The district received over $1 million in pandemic relief funds.

Megan VerVaecke, Culver School District’s business manager, said the district will experience a $500,000 deficit next year. Salaries for several employees, which currently come from pandemic relief funds, were moved back to a different section of the district’s budget.

Culver School District received $2.3 million in pandemic relief funds. It was also used to hire a behavior specialist, educational assistants, a new bus, kitchen equipment, technology and curriculum.

The district is hoping that its Student Investment Account funding, state money used to increase a well-rounded education for students, comes in at a higher amount and can be used to pay for a position. Several employees are paid through that fund.

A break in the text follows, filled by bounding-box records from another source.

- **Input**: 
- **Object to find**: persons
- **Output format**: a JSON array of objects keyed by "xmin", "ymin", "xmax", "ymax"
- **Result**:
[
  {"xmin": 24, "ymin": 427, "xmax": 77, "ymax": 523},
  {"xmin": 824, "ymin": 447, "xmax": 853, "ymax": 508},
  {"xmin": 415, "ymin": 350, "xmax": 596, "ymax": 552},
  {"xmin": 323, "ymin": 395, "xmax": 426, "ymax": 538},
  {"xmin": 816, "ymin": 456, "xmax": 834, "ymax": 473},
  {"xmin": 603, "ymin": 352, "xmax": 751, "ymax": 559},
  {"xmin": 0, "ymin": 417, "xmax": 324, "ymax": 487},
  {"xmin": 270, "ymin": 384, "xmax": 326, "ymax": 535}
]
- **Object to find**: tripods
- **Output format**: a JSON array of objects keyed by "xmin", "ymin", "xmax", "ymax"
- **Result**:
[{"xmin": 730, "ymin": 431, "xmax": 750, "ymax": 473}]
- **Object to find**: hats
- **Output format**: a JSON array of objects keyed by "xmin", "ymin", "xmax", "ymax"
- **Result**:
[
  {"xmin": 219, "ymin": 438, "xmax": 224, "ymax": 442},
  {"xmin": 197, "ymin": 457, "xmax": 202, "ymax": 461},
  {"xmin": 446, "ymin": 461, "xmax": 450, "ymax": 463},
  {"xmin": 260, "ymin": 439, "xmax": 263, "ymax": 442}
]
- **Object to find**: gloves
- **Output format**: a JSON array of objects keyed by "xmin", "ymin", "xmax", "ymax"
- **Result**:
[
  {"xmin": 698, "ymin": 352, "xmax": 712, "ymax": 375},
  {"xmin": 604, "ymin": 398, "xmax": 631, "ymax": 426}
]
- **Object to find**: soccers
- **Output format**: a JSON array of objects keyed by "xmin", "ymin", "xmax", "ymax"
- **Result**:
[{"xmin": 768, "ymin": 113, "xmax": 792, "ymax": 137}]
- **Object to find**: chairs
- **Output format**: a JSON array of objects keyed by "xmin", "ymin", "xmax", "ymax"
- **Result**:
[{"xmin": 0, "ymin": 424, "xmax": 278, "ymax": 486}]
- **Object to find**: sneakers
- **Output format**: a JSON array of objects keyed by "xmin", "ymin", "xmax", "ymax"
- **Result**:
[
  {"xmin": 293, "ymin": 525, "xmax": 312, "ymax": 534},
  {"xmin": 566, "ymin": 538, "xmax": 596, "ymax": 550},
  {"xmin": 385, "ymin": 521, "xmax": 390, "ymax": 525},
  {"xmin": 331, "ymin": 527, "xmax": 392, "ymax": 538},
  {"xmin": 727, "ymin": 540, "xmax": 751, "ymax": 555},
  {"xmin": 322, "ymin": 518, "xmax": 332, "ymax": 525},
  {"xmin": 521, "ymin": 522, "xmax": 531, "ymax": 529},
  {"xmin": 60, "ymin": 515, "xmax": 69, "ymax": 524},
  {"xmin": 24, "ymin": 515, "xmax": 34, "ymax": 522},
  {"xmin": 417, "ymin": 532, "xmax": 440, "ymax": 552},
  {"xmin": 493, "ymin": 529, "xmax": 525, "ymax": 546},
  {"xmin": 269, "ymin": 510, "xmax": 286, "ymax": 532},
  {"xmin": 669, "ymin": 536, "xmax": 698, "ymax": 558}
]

Some decisions are not completely finalized for the 2024-25 year, VerVaecke said.

“Other areas that it’s going to affect are things like textbook adoption, our IT services, computers, things like that, we’re having to cut back in those areas and cutting things down to bare bones to make sure we can make it through,” said VerVaecke.

She said administrators worked to avoid cutting staff and programs, knowing that those can be the reason some kids come to school.

“We’re a little bit smaller, I think it’s a little easier for us to adapt that way,” she said.

Crook County Schools used its nearly $9 million in funding for one-time expenses, including a new building and HVAC systems, said Chief Financial Officer Anna Logan in an email.

The district is not feeling the impact of loss of pandemic relief funds with the exception of summer school, she wrote. The summer school program was successful, but does not have the funding to continue.

“We will have to try to find other sources of funding for summer school after 2024, or discontinue summer school except for credit recovery,” she wrote.